__What is being asked__
In the article below about upcoming video games, copy word for word the passage from "So, do you want" to "hate ranking stuff.".

__Document__
-- begin --

We are alive during a very important time in gaming. The 360 and the PS3 are capable of things never before imaginable on a home console. The Wii, for all its flaws, may revolutionize contemporary control mechanics. And several upcoming games, with (relatively) close release dates, may also do their part in changing the face of gaming.
These games don’t do anything outright revolutionary — for the most part, many of these games simply take existing genres (the space RPG, the action game, etc) and implement one or two wholly original game mechanics that change the way the entire title is played. With any luck, two things will happen: firstly, the mechanics will be as innovative and useful as they have been hyped to be. Secondly, these mechanics will be adopted by the developer community and large, and we’ll see a lot more of them.
So, do you want to see which five upcoming titles will change the face of video gaming? Of course you do.
Firstly, let it be said that I am not a “tech” guy. I don’t know the difference between 1080i and 1080p. When buying a new computer, I never know which graphic card to purchase. I have only a vague idea as to what a “gigahertz” is. So when I speak of gameplay innovations, I mean exactly that — innovations relating to gameplay, not just graphics. Things that all players from all walks of life can appreciate. Things that change the way a game is, not just how it feels.
Secondly, this list will also be unranked because I goddamn hate ranking stuff.

-- end --

__Stored rows__
-- begin --

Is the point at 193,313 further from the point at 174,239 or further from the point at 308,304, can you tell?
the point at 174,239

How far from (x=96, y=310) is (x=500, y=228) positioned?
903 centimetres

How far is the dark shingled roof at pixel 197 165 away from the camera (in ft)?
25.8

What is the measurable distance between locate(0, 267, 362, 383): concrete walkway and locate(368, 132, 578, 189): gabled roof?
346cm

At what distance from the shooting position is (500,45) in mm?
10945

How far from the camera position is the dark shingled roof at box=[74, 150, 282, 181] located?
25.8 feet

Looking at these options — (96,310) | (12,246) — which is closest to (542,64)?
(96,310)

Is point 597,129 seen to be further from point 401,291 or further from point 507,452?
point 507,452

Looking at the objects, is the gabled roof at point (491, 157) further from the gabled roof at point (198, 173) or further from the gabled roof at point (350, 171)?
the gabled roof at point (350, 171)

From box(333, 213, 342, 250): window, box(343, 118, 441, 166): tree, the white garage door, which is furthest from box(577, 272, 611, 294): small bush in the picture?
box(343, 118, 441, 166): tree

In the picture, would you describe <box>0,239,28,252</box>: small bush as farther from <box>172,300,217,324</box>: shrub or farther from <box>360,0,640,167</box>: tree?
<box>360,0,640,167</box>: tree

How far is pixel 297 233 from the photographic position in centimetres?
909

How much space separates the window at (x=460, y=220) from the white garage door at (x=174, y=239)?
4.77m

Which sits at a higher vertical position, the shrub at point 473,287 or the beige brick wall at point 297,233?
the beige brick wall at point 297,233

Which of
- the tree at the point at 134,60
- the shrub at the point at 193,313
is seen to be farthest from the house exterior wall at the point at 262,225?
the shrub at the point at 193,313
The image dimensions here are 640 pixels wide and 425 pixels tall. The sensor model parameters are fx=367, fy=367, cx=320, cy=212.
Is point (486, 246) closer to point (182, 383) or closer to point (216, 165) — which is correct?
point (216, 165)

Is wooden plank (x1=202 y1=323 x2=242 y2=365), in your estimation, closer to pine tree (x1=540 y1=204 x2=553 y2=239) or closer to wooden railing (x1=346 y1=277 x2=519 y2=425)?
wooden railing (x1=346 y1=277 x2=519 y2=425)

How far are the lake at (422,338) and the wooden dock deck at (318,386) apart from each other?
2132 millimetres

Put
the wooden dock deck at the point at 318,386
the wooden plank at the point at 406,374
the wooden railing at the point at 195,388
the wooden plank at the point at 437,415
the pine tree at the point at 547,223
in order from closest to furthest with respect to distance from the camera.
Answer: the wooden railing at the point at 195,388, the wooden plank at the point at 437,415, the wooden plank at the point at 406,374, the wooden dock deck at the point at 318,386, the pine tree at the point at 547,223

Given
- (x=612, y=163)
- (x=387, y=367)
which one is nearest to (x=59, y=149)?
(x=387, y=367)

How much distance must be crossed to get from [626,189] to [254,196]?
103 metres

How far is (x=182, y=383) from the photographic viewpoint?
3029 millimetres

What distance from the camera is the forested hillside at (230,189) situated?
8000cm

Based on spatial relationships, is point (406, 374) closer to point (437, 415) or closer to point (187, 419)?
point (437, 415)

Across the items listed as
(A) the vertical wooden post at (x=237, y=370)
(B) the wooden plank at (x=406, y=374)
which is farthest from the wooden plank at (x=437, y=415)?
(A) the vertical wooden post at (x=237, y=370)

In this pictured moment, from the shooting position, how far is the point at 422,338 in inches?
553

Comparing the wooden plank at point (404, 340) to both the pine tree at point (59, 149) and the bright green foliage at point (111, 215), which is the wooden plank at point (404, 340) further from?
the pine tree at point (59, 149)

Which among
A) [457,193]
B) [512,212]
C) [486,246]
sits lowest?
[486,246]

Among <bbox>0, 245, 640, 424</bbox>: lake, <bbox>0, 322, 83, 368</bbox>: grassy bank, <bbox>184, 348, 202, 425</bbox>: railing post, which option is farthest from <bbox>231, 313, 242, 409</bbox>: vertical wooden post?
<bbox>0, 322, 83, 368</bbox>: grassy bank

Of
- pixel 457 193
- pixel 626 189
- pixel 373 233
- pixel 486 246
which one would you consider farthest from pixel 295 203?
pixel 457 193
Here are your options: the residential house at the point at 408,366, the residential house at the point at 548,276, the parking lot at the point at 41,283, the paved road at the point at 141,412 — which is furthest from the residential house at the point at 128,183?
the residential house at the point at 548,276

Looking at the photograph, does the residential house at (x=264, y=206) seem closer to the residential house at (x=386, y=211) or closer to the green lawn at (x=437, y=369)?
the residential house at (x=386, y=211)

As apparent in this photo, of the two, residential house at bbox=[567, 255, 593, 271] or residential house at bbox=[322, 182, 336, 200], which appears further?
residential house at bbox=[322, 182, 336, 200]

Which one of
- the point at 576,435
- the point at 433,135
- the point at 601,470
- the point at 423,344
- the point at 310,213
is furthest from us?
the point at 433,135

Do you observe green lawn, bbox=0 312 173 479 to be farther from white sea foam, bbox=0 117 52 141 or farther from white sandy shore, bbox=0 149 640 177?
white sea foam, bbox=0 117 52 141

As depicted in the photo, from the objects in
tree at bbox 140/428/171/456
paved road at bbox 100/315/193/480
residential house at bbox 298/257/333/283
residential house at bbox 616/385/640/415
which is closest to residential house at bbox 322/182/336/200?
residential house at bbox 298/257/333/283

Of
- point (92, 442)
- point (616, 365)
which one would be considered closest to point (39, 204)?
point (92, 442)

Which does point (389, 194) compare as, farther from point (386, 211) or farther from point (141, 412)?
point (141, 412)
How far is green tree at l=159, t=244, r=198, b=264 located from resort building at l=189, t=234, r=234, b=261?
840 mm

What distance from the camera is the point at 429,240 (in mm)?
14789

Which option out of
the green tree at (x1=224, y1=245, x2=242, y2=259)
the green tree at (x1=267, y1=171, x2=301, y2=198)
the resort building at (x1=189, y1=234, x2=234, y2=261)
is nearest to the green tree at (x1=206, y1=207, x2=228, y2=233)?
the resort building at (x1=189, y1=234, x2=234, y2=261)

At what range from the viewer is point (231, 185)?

-- end --

__Correct answer__
So, do you want to see which five upcoming titles will change the face of video gaming? Of course you do.
Firstly, let it be said that I am not a “tech” guy. I don’t know the difference between 1080i and 1080p. When buying a new computer, I never know which graphic card to purchase. I have only a vague idea as to what a “gigahertz” is. So when I speak of gameplay innovations, I mean exactly that — innovations relating to gameplay, not just graphics. Things that all players from all walks of life can appreciate. Things that change the way a game is, not just how it feels.
Secondly, this list will also be unranked because I goddamn hate ranking stuff.